Published on: jueves, 20 de mayo de 2021 // ,


Algunos grupos utilizan determinadas palabras no tanto por su significado como por su simbolismo


por Álex Grijelmo


24 de abril de 2019


El Diccionario de la Lengua Española no acoge el adjetivo “identitario”, que sin embargo está bien formado y responde a los criterios del genio del idioma. El radar académico no captó con la suficiente intensidad este vocablo, que se usa en antropología, etnología y otras ciencias sociales. Lo escribiremos aquí como adjetivo para acompañar al sustantivo “lenguaje” y referirnos así a un tipo de léxico que se constituye en símbolo de una ideología o de un grupo, cuyos miembros lo adoptan a veces con una doble intención: por un lado, identificarse públicamente y entre sí mediante esas palabras; y, por otro, propiciar que su colectividad rechace a quienes no se doblegan a su uso.


En los lenguajes identitarios tal como los entendemos en este texto, determinadas palabras adquieren el papel de símbolos, funcionan como insignias que el hablante se pone en su solapa con la idea de mostrar que son “la verdad”. Porque, como escribió el profesor Wenceslao Castañares en su Historia del pensamiento semiótico (2014. Vol. 1), “el símbolo tiene un claro sentido identitario, al tiempo que normativo: en él se recoge de forma sintética la doctrina verdadera”. El símbolo es así la bandera a la que debe engancharse una colectividad para sentirse como tal.


La ropa, los adornos, los himnos, los escudos… forman lenguajes identitarios cuando se usan para significarse como miembros de un grupo. Y, por supuesto, también la palabra. Bastan apenas una decena de ellas, pero repetidas con intensidad, para constituir un léxico identitario.
--
> [EJERCICIO 1] Reproduce literalmente el fragmento sobre el lenguaje identitario: empieza en las palabras "En los lenguajes" y termina tras "sentirse como tal.".
> [EJERCICIO 2] Continúa el fragmento sobre el lenguaje identitario a partir de su última oración.
Los datos no hacen falta para nada de lo que se pide.

> [EXTRACTO DE DATOS]
--
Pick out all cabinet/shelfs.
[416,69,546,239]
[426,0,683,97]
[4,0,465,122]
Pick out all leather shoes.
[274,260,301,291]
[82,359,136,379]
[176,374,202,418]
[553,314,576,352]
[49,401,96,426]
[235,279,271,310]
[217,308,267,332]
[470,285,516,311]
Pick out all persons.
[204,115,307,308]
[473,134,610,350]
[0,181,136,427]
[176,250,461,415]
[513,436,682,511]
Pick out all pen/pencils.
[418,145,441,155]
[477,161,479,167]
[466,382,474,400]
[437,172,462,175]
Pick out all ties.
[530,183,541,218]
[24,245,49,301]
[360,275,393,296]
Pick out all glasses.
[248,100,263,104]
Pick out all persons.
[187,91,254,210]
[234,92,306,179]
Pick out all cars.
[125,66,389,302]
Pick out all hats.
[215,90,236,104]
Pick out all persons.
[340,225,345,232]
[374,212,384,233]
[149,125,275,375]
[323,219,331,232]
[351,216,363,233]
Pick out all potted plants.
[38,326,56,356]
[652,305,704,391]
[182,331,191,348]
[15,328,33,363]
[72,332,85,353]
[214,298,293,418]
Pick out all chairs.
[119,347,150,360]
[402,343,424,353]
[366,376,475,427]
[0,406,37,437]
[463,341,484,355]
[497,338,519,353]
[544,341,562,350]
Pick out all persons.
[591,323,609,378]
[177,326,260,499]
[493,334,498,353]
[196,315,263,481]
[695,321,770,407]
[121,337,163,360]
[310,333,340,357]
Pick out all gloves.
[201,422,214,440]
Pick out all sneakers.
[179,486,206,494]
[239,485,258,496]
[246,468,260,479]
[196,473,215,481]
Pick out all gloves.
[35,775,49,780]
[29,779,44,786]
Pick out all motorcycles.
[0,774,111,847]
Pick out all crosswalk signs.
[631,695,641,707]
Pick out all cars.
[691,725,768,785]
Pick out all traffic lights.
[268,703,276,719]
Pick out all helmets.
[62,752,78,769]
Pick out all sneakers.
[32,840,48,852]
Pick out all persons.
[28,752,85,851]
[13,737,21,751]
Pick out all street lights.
--
> [RESPUESTA 1]
En los lenguajes identitarios tal como los entendemos en este texto, determinadas palabras adquieren el papel de símbolos, funcionan como insignias que el hablante se pone en su solapa con la idea de mostrar que son “la verdad”. Porque, como escribió el profesor Wenceslao Castañares en su Historia del pensamiento semiótico (2014. Vol. 1), “el símbolo tiene un claro sentido identitario, al tiempo que normativo: en él se recoge de forma sintética la doctrina verdadera”. El símbolo es así la bandera a la que debe engancharse una colectividad para sentirse como tal.

> [RESPUESTA 2]
El ensayista francés Jean Pierre Faye analizó este fenómeno en su monumental obra Los lenguajes totalitarios (Taurus, 1974, 980 páginas), y observó cómo determinados grupos prohíben a los otros el uso de ciertos vocablos mientras imponen los suyos.


A veces esos procesos no se mantienen siempre, y el léxico identitario pasa de prestigioso a proscrito, como sucedió por ejemplo con la propia palabra “totalitario”, nacida entre los fascistas italianos que propugnaban la “transformación total” de la vida pública. O con el vocablo “fascismo”, inventado por Mussolini a partir de la palabra “fascio”, un término que en la Italia del XIX formaba parte del lenguaje de la izquierda.


Los nazis identificaron con el neologismo volkischer al auténtico nacional del pueblo, idéntico consigo mismo (Faye, 304), que se opone al diferente. Y de ahí saldrá el volksgenosse, el camarada del pueblo: de nuestro pueblo. Términos inventados que más tarde se traducirían a otras lenguas (y ya fuera del control nazi) con el equivalente “racista”.


Por su parte, Victor Klemperer (el maestro judío que retrató las palabras del nazismo que sufría) recuerda en su obra La lengua del Tercer Reich (edición de 2001, página 70) el afán de los seguidores de Hitler por bautizar, por introducir expresiones nuevas; y describe “sus burdas frases muchas veces construidas de forma lesiva para la lengua alemana”.


Así, según relata Klemperer, la palabra “fanático” (que se usaba hasta entonces con sentido crítico) se convirtió en positiva para los nazis. Los demás preferían decir “apasionado” cuando se elogiaba el entusiasmo de alguien, pero eso precisamente los podía marcar como ajenos a la identidad adecuada.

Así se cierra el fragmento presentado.